### Problem requirements
In the notes on process reward models, how much more expensive per example is step-level annotation than outcome annotation?

### Reading passage
☆ ☆ ☆ ☆
Key Technical Details

  • PRM annotation cost: Step-level annotation is 3-10x more expensive per example than outcome annotation. The PRM800K dataset required significant investment from OpenAI, and few organizations have produced comparable datasets.
  • Step boundary detection: Defining where one "step" ends and another begins is non-trivial for free-form text. Mathematical reasoning has natural step boundaries (each equation), but other domains (legal reasoning, creative writing) have less clear boundaries.
  • PRM generalization: PRMs trained on mathematical reasoning may not generalize to other reasoning domains. Domain-specific PRMs are often needed, increasing the total annotation cost.
  • PRM + ORM combination: In practice, the best results often come from combining PRM scores (step-level) with ORM scores (output-level). The PRM catches reasoning errors; the ORM catches errors in the final answer format or framing.
  • Self-taught PRMs: Recent research explores training PRMs from the model's own completions (using Monte Carlo value estimation) rather than human labels, dramatically reducing cost. DeepSeek-R1 used this approach.

Common Misconceptions

  • "PRMs are just more detailed ORMs." PRMs represent a fundamentally different training signal: process vs. outcome. A PRM rewards correct reasoning even if the final answer is wrong (due to a later error), and penalizes incorrect reasoning even if the final answer is right (due to lucky error cancellation). This changes what the model learns.
  • "You always need human annotations for PRMs." Monte Carlo estimation and LLM-as-judge approaches can generate step-level labels automatically for domains with verifiable outcomes. Human annotation is the gold standard but not the only option.
  • "PRMs solve the alignment problem." PRMs improve reasoning evaluation but only work for domains where step correctness is well-defined. For nuanced domains (ethics, creativity, social interaction), defining what constitutes a "correct step" is itself an unsolved problem.
  • "PRMs are only useful during training." PRMs are equally valuable at inference time, where they enable best-of-N selection, beam search, and tree search strategies that significantly improve accuracy.

Connections to Other Concepts

  • reward-hacking.md: PRMs are more resistant to reward hacking because they evaluate the reasoning process, not just the outcome. It is harder to fake correct reasoning at every step than to produce a correct-looking final answer.
  • goodharts-law.md: PRMs partially mitigate Goodhart's Law by providing a denser, more faithful reward signal. The gap between "high PRM score" and "actually correct reasoning" is smaller than the gap between "high ORM score" and "actually correct."
☆ ☆ ☆ ☆
### Collected material
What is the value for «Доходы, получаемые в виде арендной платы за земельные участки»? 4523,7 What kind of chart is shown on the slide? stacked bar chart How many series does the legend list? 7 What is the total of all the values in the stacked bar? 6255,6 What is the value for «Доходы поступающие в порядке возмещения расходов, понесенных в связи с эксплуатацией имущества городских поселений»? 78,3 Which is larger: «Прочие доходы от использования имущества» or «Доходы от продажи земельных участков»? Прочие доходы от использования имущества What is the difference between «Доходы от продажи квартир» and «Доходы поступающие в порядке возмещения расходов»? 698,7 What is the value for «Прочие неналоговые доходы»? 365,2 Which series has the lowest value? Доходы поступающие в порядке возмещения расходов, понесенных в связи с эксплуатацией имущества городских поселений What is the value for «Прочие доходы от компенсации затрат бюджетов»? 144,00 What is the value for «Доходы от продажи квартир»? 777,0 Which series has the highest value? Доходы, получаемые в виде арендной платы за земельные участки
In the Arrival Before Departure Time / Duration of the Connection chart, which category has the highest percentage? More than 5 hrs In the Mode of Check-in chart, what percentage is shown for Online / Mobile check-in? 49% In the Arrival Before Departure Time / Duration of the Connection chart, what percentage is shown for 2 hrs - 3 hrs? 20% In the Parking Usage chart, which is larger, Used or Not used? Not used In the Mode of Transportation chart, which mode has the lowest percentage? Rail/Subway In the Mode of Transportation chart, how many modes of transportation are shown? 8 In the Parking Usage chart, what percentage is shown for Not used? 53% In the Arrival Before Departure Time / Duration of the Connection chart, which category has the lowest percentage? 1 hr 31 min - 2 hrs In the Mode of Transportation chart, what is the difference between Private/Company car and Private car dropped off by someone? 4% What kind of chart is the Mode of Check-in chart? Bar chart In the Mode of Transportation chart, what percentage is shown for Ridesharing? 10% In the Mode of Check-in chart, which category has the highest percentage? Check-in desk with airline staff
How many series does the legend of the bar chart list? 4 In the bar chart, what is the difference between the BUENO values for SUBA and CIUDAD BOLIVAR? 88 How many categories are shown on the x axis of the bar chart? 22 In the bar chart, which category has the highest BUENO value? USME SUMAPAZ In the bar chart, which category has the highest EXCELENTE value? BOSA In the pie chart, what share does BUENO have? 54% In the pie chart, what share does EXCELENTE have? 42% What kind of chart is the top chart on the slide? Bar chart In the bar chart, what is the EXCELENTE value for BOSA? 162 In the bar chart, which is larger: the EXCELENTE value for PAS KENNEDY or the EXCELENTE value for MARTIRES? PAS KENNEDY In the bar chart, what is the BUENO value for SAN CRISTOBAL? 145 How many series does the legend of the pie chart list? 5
☆ ☆ ☆ ☆
### Solution to this exercise
Step-level annotation is 3-10x more expensive per example.